La sostenibilità d’impresa va interpretata secondo la metrica rischio/opportunità e costo/beneficio, altrimenti non è percorribile da un punto di vista imprenditoriale.

In quest’ottica, l’obiettivo principale che ci accompagnerà nel medio-lungo periodo sarà focalizzato sulla definizione di un modello proprietario che ci consenta di mappare l’impatto ambientale delle nostre imprese clienti. In questo modo possiamo definire un piano di presidio e monitoraggio che possa accompagnarle verso un percorso di decarbonizzazione in linea con gli obiettivi fissati dall’Accordo sul clima di Parigi mediante finanziamenti specifici in grado di premiare i risultati prefissati e raggiunti. Contestualmente, potenzieremo un ventaglio di prodotti e servizi finanziari che possano garantire protezione rispetto ai rischi crescenti correlati al cambiamento climatico (alluvioni, siccità, ondate di calore), anche mediante coperture assicurative specifiche strutturate sull’analisi territoriale/geografica del nostro Paese e sulla potenzialità di accadimento.
Questa prospettiva è oggetto di attenzione anche da parte degli investitori: lo tocchiamo con mano con l’emissione di green bond, dall’entusiasmo con cui rispondono gli investitori, sempre più inclini a investire in imprese in grado di presidiare e mitigare i rischi correlati al cambiamento climatico, tanto da porre questo obiettivo come elemento prioritario rispetto al rendimento finanziario.
Quali sono i vostri principali obiettivi in ambito ESG?
Gli obiettivi strategici convergono con la matrice di rilevanza.
Quando si passa dal dire al fare, però, i percorsi si ampliano: occorre allineare la struttura organizzativa, definire processi di governance efficienti ed efficaci, fissare obiettivi intermedi e monitorare le implementazioni con una vista contestuale al mercato esterno che può determinare, in via continuativa, variazioni o aggiustamenti rispetto ai target originali.
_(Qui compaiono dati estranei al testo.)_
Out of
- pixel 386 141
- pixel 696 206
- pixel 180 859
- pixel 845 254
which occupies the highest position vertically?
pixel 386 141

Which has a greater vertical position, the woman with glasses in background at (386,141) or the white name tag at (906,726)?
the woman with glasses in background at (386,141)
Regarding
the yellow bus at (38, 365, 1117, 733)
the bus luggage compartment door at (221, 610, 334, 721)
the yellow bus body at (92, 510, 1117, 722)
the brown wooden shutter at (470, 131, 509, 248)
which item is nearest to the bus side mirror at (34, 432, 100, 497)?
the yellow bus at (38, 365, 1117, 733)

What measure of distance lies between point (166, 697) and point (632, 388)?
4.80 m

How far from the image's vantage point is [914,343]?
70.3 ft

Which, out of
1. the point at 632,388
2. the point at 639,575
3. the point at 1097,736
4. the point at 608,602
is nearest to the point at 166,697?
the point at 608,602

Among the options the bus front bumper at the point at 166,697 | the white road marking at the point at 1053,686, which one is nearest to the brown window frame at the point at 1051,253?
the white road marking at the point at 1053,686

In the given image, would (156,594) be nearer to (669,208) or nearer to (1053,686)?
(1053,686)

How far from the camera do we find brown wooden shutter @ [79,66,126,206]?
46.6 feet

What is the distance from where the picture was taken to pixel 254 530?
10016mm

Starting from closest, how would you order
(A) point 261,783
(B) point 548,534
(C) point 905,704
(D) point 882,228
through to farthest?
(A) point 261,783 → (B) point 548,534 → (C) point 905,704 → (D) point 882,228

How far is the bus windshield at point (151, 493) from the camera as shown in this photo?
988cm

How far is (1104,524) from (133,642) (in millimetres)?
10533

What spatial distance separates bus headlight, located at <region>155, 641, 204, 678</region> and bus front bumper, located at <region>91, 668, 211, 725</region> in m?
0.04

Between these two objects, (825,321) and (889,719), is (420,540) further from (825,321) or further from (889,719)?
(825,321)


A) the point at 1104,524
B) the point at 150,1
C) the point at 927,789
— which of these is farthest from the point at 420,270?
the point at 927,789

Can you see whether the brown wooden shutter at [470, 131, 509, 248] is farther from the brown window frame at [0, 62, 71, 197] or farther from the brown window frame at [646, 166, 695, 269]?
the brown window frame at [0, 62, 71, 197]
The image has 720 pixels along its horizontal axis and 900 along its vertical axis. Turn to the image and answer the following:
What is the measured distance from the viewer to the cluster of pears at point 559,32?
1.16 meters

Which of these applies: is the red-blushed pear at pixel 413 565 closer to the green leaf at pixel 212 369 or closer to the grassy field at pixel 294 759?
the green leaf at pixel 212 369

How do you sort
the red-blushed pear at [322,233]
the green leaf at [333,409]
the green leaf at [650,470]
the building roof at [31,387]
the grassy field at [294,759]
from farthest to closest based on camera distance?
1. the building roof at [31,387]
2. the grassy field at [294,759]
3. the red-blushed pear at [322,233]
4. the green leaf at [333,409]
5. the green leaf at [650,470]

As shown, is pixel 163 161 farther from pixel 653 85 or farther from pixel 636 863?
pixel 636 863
Quali sono i principali risultati ottenuti?
Abbiamo approcciato la sostenibilità d’impresa con profondità di analisi dal 2018, contestualmente all’introduzione dell’obbligo di pubblicazione del report di sostenibilità.
In questi primi anni di sperimentazione abbiamo investito tanta energia sulla ristrutturazione della governance. Per fare in modo che lo sviluppo sostenibile permei il modo di pensare e agire è stato necessario implementare la struttura organizzativa: abbiamo creato un Comitato di Sostenibilità, di cui fanno parte i top manager della Direzione Centrale e due esponenti del Consiglio Amministrazione, per incentivare la proposizione strategica, e affidato una delega specifica sul presidio dei rischi ambientali e climatici al Comitato Rischi.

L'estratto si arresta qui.